START Extracted records
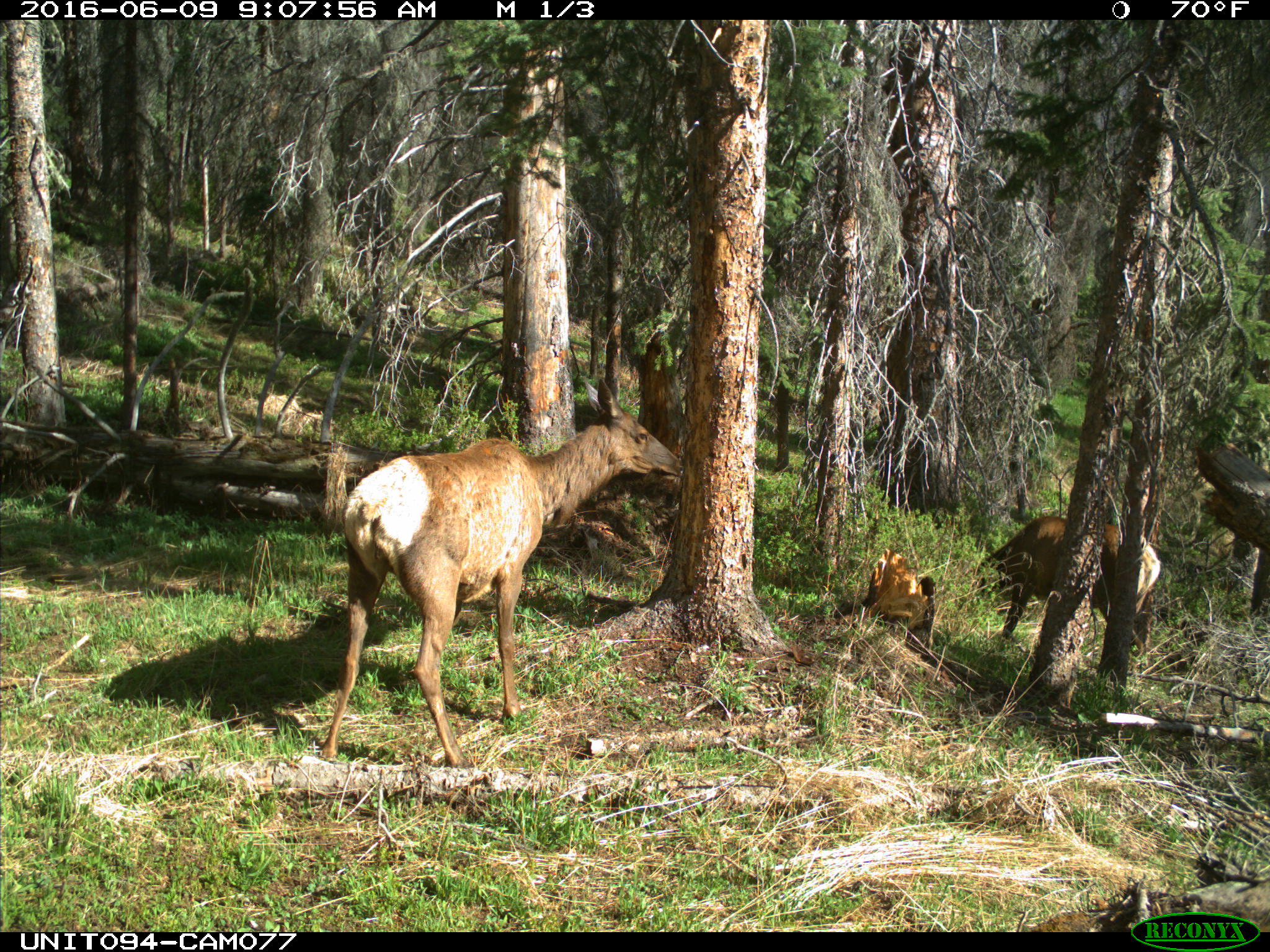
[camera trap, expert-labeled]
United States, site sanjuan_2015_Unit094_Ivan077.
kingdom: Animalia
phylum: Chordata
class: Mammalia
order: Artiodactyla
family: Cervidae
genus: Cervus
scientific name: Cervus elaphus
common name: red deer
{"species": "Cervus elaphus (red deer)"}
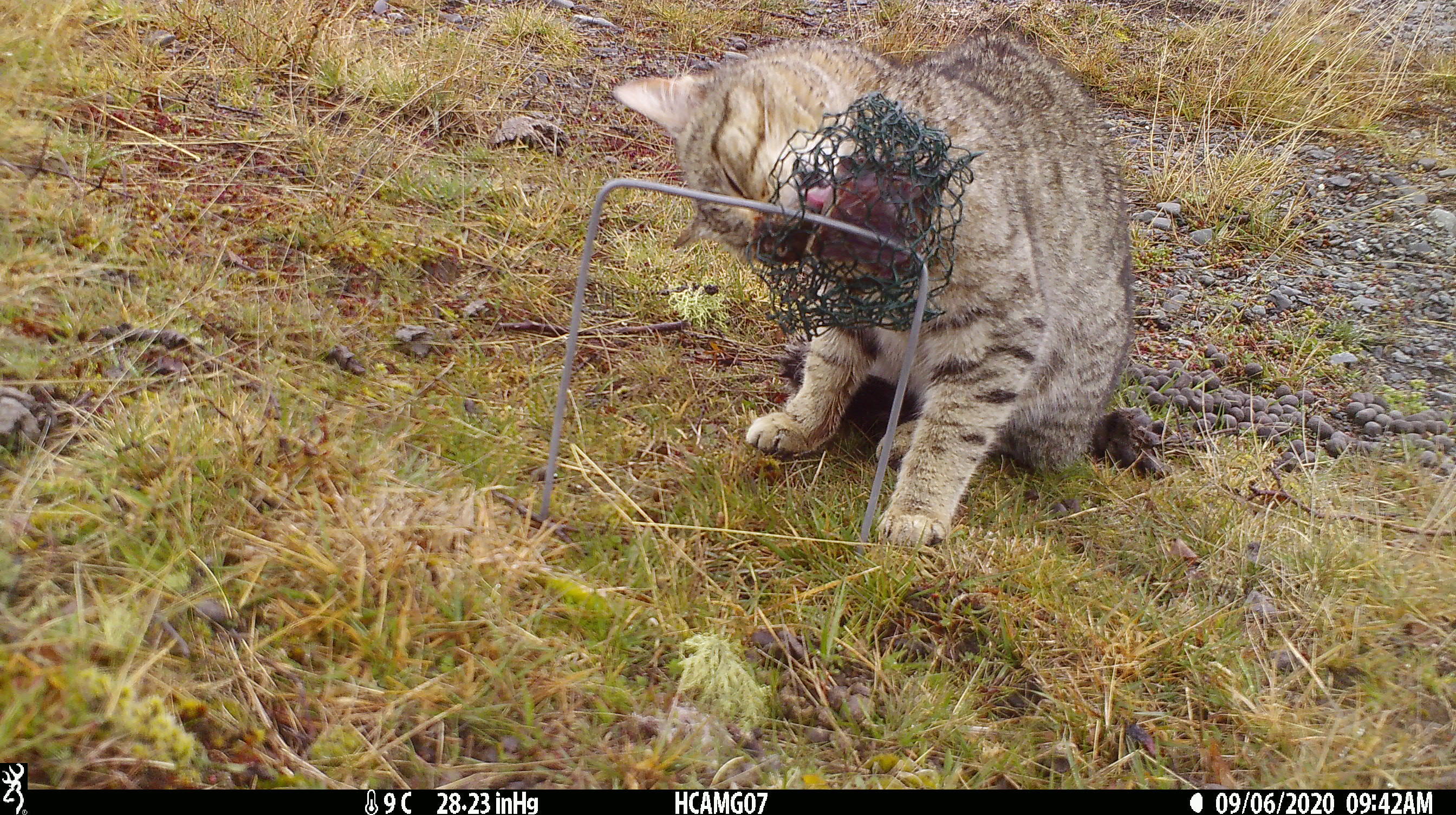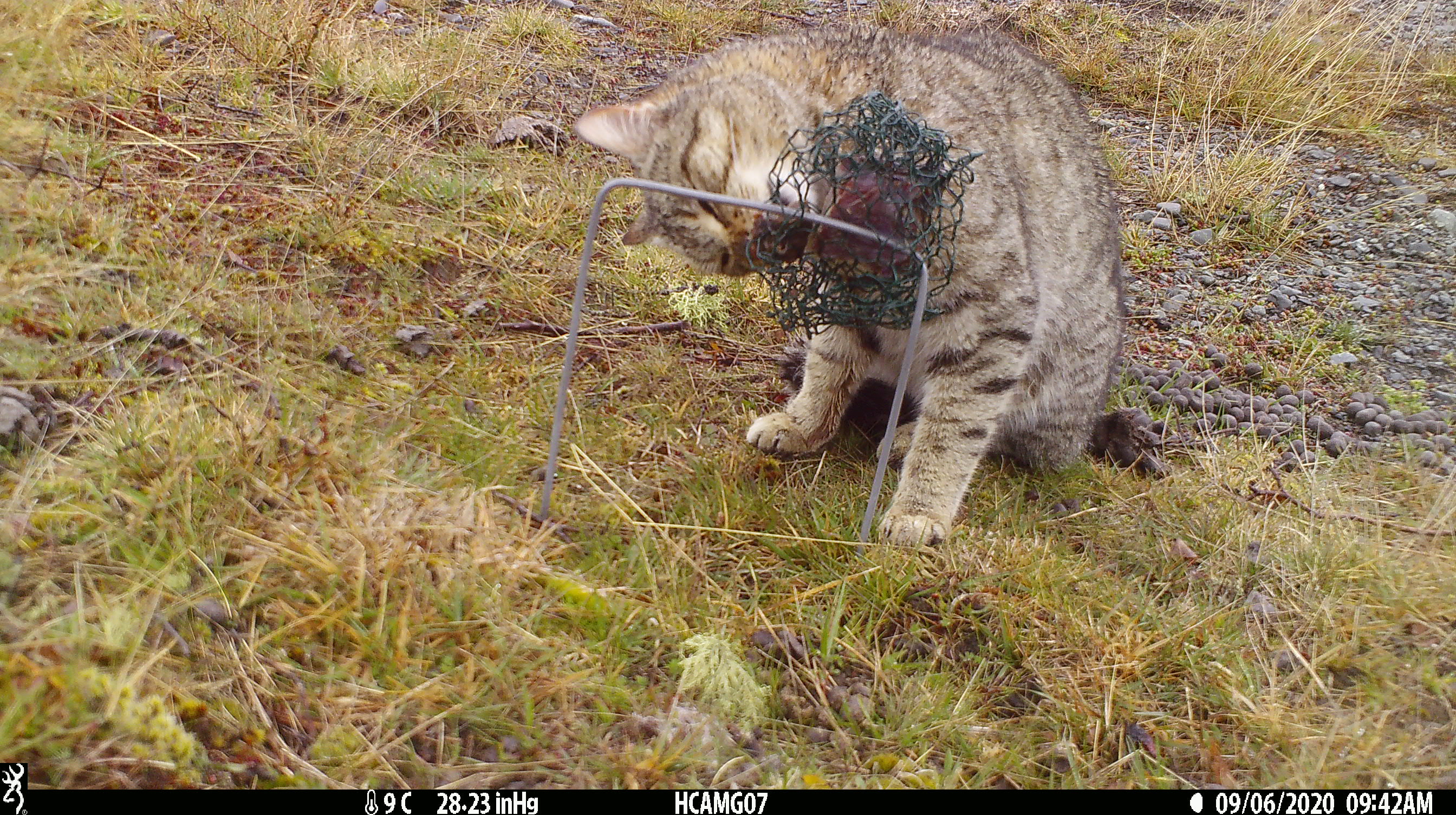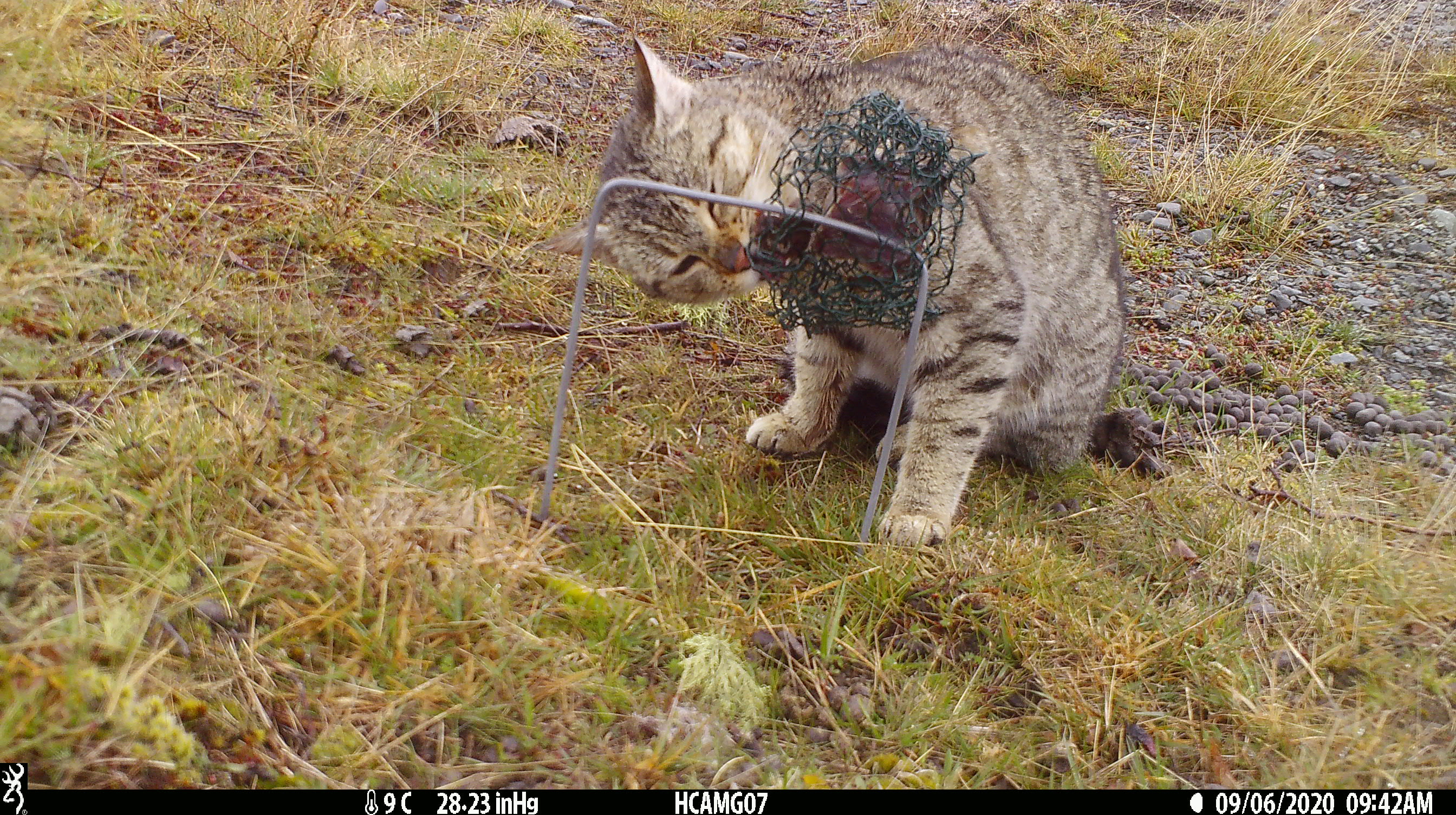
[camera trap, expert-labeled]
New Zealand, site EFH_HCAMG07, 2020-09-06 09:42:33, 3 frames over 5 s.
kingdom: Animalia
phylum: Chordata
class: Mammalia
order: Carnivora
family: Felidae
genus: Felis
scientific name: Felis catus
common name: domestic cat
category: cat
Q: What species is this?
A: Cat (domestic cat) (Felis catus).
END Extracted records
All lines in the data that contain the word "name" should be copied.

scientific name: Cervus elaphus
common name: red deer
scientific name: Felis catus
common name: domestic cat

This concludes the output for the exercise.